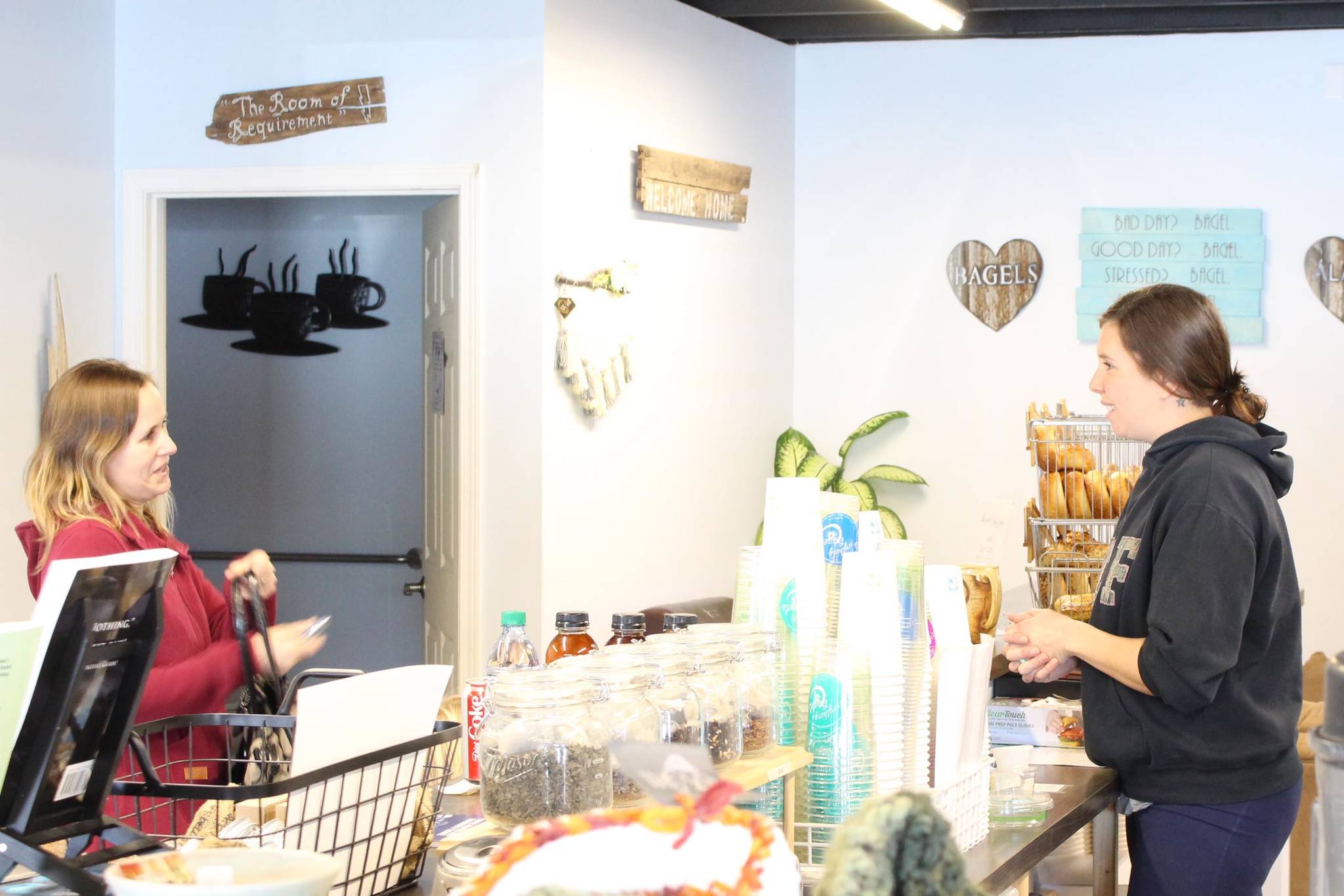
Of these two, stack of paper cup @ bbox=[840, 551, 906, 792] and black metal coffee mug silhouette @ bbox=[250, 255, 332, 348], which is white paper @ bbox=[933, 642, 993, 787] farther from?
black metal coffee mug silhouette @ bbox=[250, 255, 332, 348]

•••••

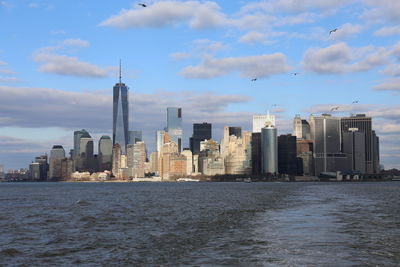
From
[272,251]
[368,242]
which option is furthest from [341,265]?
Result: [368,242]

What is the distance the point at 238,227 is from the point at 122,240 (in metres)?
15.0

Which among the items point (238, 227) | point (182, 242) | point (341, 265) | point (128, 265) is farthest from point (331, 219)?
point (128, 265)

•••••

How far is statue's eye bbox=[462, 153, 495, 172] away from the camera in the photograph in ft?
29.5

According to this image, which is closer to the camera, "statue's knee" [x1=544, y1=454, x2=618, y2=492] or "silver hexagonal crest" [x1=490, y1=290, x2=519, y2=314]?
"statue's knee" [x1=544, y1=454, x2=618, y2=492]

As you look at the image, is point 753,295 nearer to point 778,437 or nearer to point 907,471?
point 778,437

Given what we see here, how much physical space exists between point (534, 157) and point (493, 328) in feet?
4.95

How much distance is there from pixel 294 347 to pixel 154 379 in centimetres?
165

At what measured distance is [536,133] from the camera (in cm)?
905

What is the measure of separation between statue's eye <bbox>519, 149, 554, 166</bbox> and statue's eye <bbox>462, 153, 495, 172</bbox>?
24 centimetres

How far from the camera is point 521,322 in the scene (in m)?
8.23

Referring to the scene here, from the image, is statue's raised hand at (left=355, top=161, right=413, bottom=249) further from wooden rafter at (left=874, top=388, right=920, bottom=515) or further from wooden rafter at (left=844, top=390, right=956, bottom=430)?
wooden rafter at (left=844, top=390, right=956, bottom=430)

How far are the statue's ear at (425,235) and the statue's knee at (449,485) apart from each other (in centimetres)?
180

•••••

→ REQUEST: Locate every line in the records above that contains the string "bbox", and copy each of those lines in full. Case counts, so match only that exact capitalization.

→ WRITTEN RESPONSE:
Of these two, stack of paper cup @ bbox=[840, 551, 906, 792] and black metal coffee mug silhouette @ bbox=[250, 255, 332, 348], which is white paper @ bbox=[933, 642, 993, 787] farther from?
black metal coffee mug silhouette @ bbox=[250, 255, 332, 348]
How far is statue's eye bbox=[462, 153, 495, 172] away from the camera in the photograph in ft?
What is the measure of separation between statue's eye <bbox>519, 149, 554, 166</bbox> and statue's eye <bbox>462, 153, 495, 172</bbox>?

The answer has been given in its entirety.